§ Request:
Please rewrite the paragraph of the passage that begins "Typical of the oohing and aahing" as a short bulleted list that keeps its main facts.

§ Passage:
Back on Bended Knee
                                 By Robert Parry  consortiumnews.com
                                 April 17, 2001

                                The national news media can’t make up its mind if
                                George W. Bush is Gary Cooper, John Wayne or a
                                reincarnation of John F. Kennedy in the Cuban missile crisis.

                                With the end of the standoff with China -- over U.S. military
                                personnel whose plane collided with a Chinese military jet
                                and made an emergency landing on a Chinese island --
                                Bush has been getting rave reviews.

                                Typical of the oohing and aahing, The Washington Post ran
                                a page-one headline calling Bush’s role in the crisis “vigorous.”
                                The story reported that Bush “peppered” an
                                Army general with questions about the condition of the crew.
                                Bush then lectured Secretary of State Colin Powell that
                                “we don’t need to be pointing fingers.”

                                Not finished, Bush “grilled” national security adviser
                                Condoleeza Rice about the precise wording of a letter
                                expressing regret, while making “sure it didn’t go outside
                                the ‘red lines’ he set for negotiators.” [WP, April 12, 2001]

                                Two days later, the Post marveled again in a front-page
                                headline about how “leading actor Bush avoids center stage.”

                                “If public emoting and volubility were signatures of the last
                                president, a certain taciturnity in the face of major news
                                stories is becoming a signature of this one,” the Post
                                reported on April 14. “The more reserved approach, White
                                House officials say, is … an expression of this president’s
                                personal values” -- not apparently his inability to string
                                together a coherent sentence on his own.

                                So Bush, whose rash initial comments against China
                                arguably worsened an already tense situation, turns out to
                                be both an energetic leader – giving pointers to the likes of
                                Colin Powell – and a humble fellow whose “values” prevent
                                him from grandstanding, the way President Clinton would have.

                                After resolving this China crisis with what Bush might call his
                                “mis-underestimated” diplomatic touch, Bush headed off into the
                                Western sunset to spend Easter weekend at his ranch in Texas.

§ Dataset content:
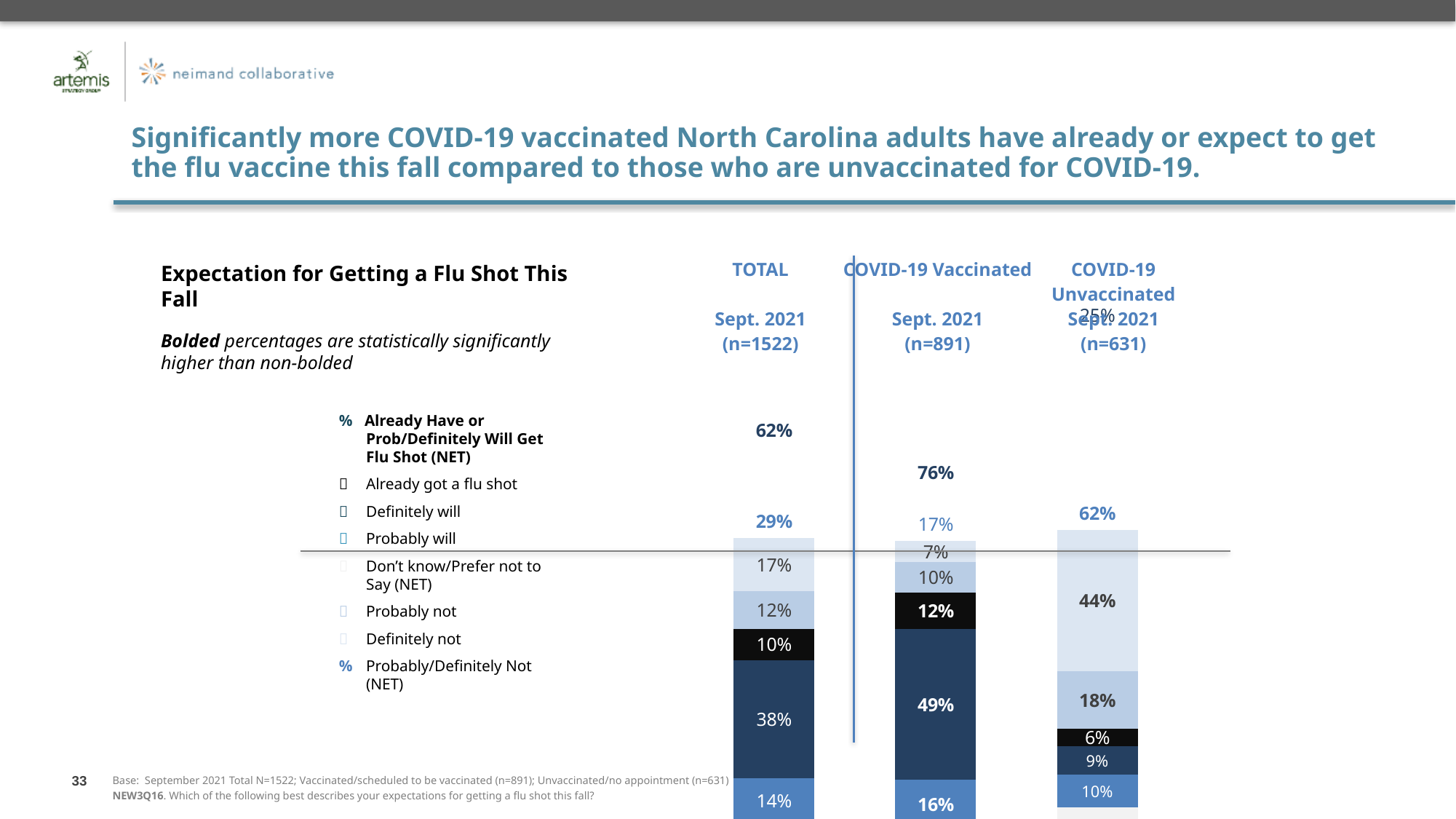
What is the 'Already Have or Prob/Definitely Will Get Flu Shot (NET)' percentage for the Total column? 62% What is the 'Probably/Definitely Not (NET)' percentage for COVID-19 Vaccinated adults? 17% What is the 'Probably/Definitely Not (NET)' percentage for COVID-19 Unvaccinated adults? 62% What is the largest segment value shown in the COVID-19 Vaccinated bar? 49% What is the 'Already Have or Prob/Definitely Will Get Flu Shot (NET)' percentage for COVID-19 Vaccinated adults? 76% What is the 'Probably/Definitely Not (NET)' percentage for the Total column? 29% Which group has the higher 'Already Have or Prob/Definitely Will Get Flu Shot (NET)' percentage, COVID-19 Vaccinated or Total? COVID-19 Vaccinated What type of chart is used to show the flu shot expectations? Stacked bar chart How many bars (groups) are shown in the chart? 3 What is the sample size (n) for the COVID-19 Unvaccinated group? 631 What is the difference between the 'Probably/Definitely Not (NET)' percentages for COVID-19 Unvaccinated and COVID-19 Vaccinated adults? 45 percentage points What is the largest segment value shown in the COVID-19 Unvaccinated bar? 44%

§ Exercise result:
- The Washington Post ran a page-one headline calling Bush's role in the crisis "vigorous."
- The story said Bush "peppered" an Army general with questions about the crew's condition.
- Bush then lectured Secretary of State Colin Powell that "we don't need to be pointing fingers."